Not to speak out against this injustice would not only be wrong. It would ignore the threat it poses to us all

Racism is a uniquely reactionary ideology, used to justify the greatest crimes in history – the slave trade, the extermination of all original inhabitants of the Caribbean, the elimination of every native inhabitant of Tasmania, apartheid. The Holocaust was the ultimate, "industrialised" expression of racist barbarity.

Racism serves as the cutting edge of the most reactionary movements. An ideology that starts by declaring one human being inferior to another is the slope whose end is at Auschwitz. That is why I detest racism.

No serious commentator has argued that my comments to an Evening Standard reporter outside City Hall last month were anti-Semitic.
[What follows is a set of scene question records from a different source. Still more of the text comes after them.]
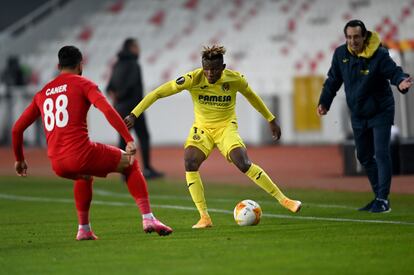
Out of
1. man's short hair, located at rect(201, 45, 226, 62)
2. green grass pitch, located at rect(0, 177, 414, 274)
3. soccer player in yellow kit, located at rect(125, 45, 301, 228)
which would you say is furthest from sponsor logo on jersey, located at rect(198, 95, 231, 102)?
green grass pitch, located at rect(0, 177, 414, 274)

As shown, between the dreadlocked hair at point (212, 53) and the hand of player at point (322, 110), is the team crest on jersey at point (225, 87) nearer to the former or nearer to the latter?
the dreadlocked hair at point (212, 53)

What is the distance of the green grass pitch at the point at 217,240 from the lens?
713 centimetres


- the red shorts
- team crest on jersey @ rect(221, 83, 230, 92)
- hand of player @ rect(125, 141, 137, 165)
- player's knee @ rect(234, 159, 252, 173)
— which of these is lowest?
player's knee @ rect(234, 159, 252, 173)

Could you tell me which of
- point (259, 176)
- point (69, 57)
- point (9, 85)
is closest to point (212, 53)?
point (259, 176)

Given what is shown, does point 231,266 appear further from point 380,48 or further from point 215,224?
point 380,48

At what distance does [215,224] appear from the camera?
10.3m

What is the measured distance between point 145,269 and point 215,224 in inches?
130

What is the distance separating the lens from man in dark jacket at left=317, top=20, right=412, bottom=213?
36.3 feet

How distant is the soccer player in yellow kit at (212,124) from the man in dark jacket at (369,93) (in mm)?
1246

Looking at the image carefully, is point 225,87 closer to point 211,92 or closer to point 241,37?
point 211,92

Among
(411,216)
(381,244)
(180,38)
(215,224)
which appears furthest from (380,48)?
(180,38)

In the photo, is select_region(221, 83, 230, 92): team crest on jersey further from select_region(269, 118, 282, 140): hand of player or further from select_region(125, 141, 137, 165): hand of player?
select_region(125, 141, 137, 165): hand of player

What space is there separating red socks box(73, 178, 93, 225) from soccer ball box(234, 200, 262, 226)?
5.33ft

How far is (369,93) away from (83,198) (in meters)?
3.75
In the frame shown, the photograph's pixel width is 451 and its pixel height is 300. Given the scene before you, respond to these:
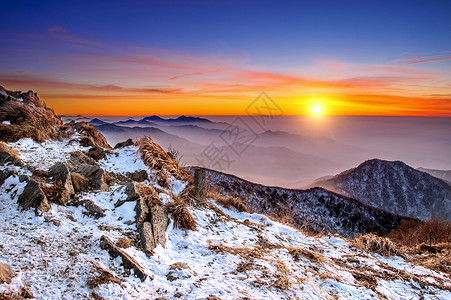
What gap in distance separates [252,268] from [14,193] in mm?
4618

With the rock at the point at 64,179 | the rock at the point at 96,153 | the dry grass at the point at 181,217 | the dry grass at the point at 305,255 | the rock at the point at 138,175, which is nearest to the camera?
the rock at the point at 64,179

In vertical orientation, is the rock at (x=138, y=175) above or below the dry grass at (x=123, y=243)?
above

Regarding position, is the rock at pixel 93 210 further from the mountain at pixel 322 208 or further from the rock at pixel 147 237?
the mountain at pixel 322 208

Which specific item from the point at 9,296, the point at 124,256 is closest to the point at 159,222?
the point at 124,256

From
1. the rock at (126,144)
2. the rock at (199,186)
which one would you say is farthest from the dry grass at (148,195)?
the rock at (126,144)

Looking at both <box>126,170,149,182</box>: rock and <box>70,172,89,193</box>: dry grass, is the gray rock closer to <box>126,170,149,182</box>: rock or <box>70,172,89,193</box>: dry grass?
<box>70,172,89,193</box>: dry grass

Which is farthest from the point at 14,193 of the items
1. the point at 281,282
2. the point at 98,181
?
the point at 281,282

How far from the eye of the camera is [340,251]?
6.01 m

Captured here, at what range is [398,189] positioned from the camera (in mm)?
64562

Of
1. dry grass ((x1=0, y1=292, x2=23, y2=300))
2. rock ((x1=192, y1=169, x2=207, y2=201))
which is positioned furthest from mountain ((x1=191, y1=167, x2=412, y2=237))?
dry grass ((x1=0, y1=292, x2=23, y2=300))

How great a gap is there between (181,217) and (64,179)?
8.65 ft

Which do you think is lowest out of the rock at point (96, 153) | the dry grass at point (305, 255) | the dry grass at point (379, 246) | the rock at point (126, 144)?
the dry grass at point (379, 246)

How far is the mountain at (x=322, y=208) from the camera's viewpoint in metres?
23.5

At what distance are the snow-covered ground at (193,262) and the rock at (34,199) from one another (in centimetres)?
12
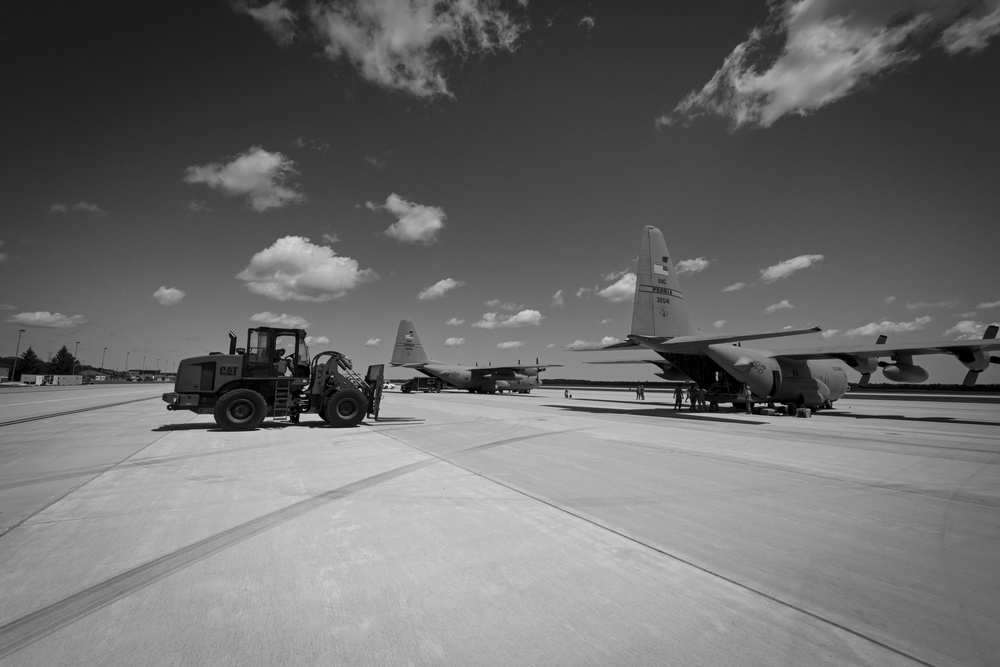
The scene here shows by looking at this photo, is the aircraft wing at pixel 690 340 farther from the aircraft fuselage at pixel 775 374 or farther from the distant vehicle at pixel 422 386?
the distant vehicle at pixel 422 386

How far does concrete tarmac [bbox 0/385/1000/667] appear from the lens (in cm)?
215

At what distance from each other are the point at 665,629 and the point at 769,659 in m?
0.45

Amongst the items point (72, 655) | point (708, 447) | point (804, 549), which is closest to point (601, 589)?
point (804, 549)

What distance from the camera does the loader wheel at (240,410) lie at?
11.0 metres

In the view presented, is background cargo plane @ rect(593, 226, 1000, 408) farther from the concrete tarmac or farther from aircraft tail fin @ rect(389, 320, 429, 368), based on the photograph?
aircraft tail fin @ rect(389, 320, 429, 368)

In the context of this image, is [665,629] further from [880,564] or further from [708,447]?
[708,447]

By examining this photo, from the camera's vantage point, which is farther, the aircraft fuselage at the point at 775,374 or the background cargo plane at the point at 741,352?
the aircraft fuselage at the point at 775,374

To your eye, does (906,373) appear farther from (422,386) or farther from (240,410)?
(422,386)

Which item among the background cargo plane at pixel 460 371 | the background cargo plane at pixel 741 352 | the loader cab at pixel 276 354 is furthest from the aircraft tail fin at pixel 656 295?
the background cargo plane at pixel 460 371

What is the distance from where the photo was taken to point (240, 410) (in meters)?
11.4

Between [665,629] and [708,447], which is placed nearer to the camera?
[665,629]

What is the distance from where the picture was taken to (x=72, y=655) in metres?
2.02

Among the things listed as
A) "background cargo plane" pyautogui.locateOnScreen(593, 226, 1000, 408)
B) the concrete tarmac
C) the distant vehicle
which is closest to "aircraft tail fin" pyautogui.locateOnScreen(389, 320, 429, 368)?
the distant vehicle

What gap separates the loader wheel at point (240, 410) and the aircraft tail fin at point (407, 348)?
1360 inches
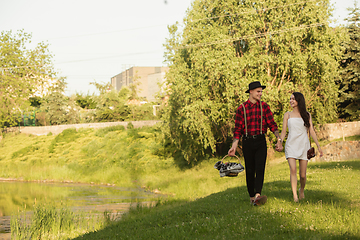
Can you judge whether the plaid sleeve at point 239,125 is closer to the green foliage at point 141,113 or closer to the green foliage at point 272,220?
the green foliage at point 272,220

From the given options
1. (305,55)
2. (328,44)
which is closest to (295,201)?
(305,55)

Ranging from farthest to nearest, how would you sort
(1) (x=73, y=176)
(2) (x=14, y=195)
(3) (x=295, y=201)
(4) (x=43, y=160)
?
(4) (x=43, y=160) → (1) (x=73, y=176) → (2) (x=14, y=195) → (3) (x=295, y=201)

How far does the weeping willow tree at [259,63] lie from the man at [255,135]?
13.0 m

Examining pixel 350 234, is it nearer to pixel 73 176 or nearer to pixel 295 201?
pixel 295 201

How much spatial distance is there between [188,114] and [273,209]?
15.2m

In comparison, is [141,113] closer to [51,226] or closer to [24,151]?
[24,151]

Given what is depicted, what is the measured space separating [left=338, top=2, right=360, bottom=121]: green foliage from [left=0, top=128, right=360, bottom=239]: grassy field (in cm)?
1077

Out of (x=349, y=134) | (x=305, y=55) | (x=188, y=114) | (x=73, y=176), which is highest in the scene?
(x=305, y=55)

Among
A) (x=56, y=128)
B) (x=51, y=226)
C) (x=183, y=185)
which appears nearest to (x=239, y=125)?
(x=51, y=226)

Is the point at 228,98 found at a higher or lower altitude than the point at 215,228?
higher

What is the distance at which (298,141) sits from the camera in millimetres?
7383

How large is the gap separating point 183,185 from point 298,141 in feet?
53.6

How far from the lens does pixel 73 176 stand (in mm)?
31750

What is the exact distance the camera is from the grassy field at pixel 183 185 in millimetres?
5859
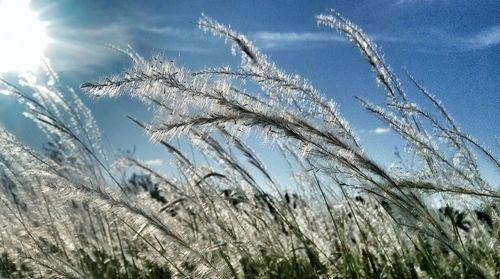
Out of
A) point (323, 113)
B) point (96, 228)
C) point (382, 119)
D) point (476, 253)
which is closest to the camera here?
point (323, 113)

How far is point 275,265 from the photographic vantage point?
302 centimetres

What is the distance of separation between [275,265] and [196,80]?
177 centimetres

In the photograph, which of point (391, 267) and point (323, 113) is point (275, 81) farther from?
point (391, 267)

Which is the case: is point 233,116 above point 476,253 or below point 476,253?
above

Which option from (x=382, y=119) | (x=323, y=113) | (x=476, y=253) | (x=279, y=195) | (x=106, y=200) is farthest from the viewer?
(x=279, y=195)

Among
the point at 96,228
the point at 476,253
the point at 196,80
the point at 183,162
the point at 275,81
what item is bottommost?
the point at 476,253

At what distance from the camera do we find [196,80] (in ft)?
5.10

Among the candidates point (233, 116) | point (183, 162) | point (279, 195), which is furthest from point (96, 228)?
point (233, 116)

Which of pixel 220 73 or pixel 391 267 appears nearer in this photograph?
pixel 220 73

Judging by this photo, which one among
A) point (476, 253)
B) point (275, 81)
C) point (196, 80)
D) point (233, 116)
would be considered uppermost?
point (275, 81)

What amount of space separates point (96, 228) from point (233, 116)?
3523 millimetres

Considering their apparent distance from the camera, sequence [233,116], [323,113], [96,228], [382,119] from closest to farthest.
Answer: [233,116], [323,113], [382,119], [96,228]

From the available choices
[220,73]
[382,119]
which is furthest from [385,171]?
[382,119]

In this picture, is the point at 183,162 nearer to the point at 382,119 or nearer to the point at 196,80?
the point at 382,119
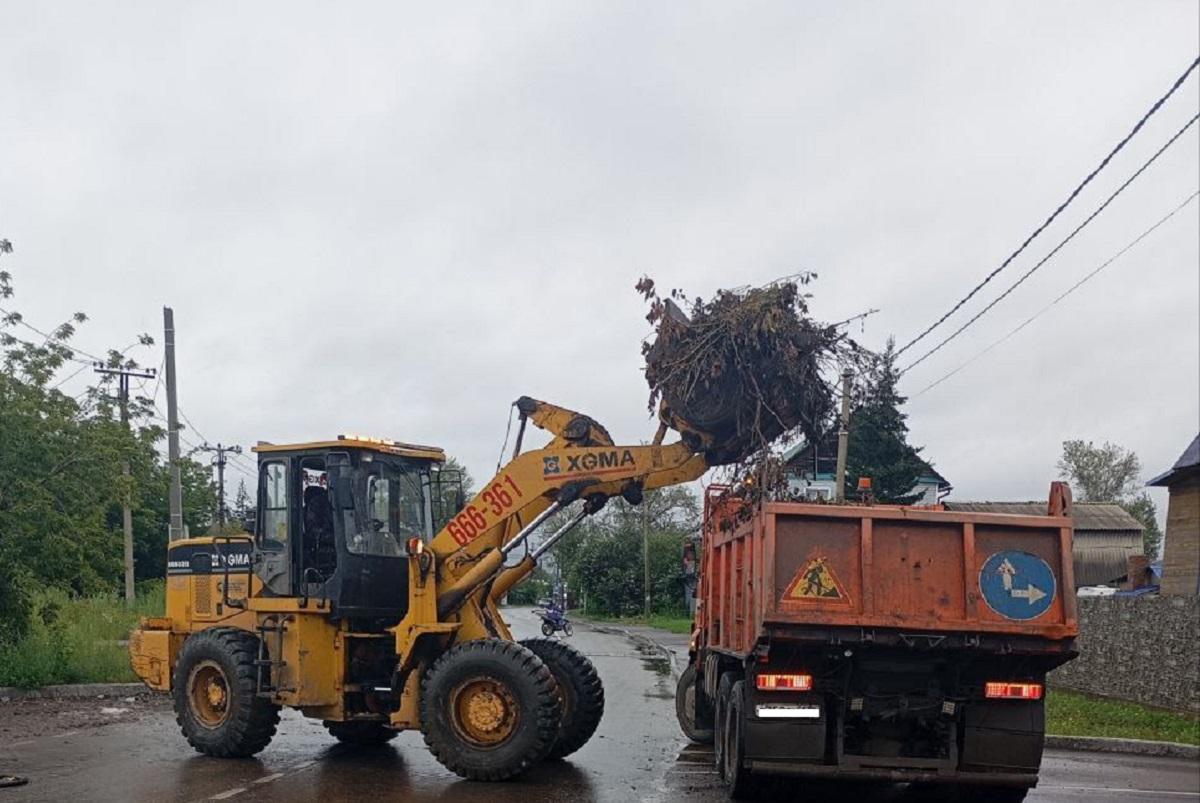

So I am glad that Henry Grunwald, president of the Board of Deputies of British Jews, accepted on these pages that "Ken is sincere when he states that he regards the Holocaust as the worst crime of the last century".

The contribution of Jewish people to human civilisation and culture is unexcelled and extraordinary. You only have to think of giants such as Einstein, Freud and Marx to realise that human civilisation would be unrecognisably diminished without the achievements of the Jewish people. The same goes for the Jewish contribution to London today.

As mayor, I have pressed for police action over anti-semitic attacks at the highest level, and my administration has backed a series of initiatives of importance to the Jewish community, including hosting the Anne Frank exhibition at City Hall and measures to ensure the go-ahead for the north London eruv.

Throughout the 1970s, I worked happily with the Board of Deputies in campaigns against the National Front. Problems began when, as leader of the Greater London Council, I rejected the board's request that I should fund only Jewish organisations that it approved of. The Board of Deputies was unhappy that I funded Jewish organisations campaigning for gay rights and others that disagreed with policies of the Israeli government.

Relations with the board took a dramatic turn for the worse when I opposed Israel's illegal invasion of Lebanon, culminating in the massacres at the Palestinian camps of Sabra and Shatila. The board also opposed my involvement in the successful campaign in 1982 to convince the Labour party to recognise the PLO as the legitimate voice of the Palestinian people.

The fundamental issue on which we differ, as Henry Grunwald knows, is not anti-semitism – which my administration has fought tooth and nail – but the policies of successive Israeli governments.

To avoid manufactured misunderstandings, the policies of Israeli governments are not analogous to Nazism. They do not aim at the systematic extermination of the Palestinian people, in the way Nazism sought the annihilation of the Jews.

Israel's expansion has included ethnic cleansing. Palestinians who had lived in that land for centuries were driven out by systematic violence and terror aimed at ethnically cleansing what became a large part of the Israeli state. The methods of groups like the Irgun and the Stern gang were the same as those of the Bosnian Serb leader Karadzic: to drive out people by terror.

Today the Israeli government continues seizures of Palestinian land for settlements, military incursions into surrounding countries and denial of the right of Palestinians expelled by terror to return. Ariel Sharon, Israel's prime minister, is a war criminal who should be in prison, not in office. Israel's own Kahan commission found that Sharon shared responsibility for the Sabra and Shatila massacres.

Sharon continues to organise terror. More than three times as many Palestinians as Israelis have been killed in the present conflict. There are more than 7,000 Palestinians in Israel's jails.

To obscure these truths, those around Israel's present government have resorted to demonisation. Initial targets were Palestinians, and have now become Muslims. Take the Middle East Media Research Institute, run by a former colonel in Israeli military intelligence, which poses as a source of objective information but in reality selectively translates material from Arabic and presents Muslims and Arabs in the worst possible light.

Today the Israeli government is helping to promote a wholly distorted picture of racism and religious discrimination in Europe, implying that the most serious upsurge of hatred and discrimination is against Jews.

All racist and anti-semitic attacks must be stamped out. However, the reality is that the great bulk of racist attacks in Europe today are on black people, Asians and Muslims – and they are the primary targets of the extreme right. For 20 years Israeli governments have attempted to portray anyone who forcefully criticises the policies of Israel as anti-semitic. The truth is the opposite: the same universal human values that recognise the Holocaust as the greatest racist crime of the 20th century require condemnation of the policies of successive Israeli governments – not on the absurd grounds that they are Nazi or equivalent to the Holocaust, but because ethnic cleansing, discrimination and terror are immoral.

They are also fuelling anger and violence across the world. For a mayor of London not to speak out against such injustice would not only be wrong – but would also ignore the threat it poses to the security of all Londoners.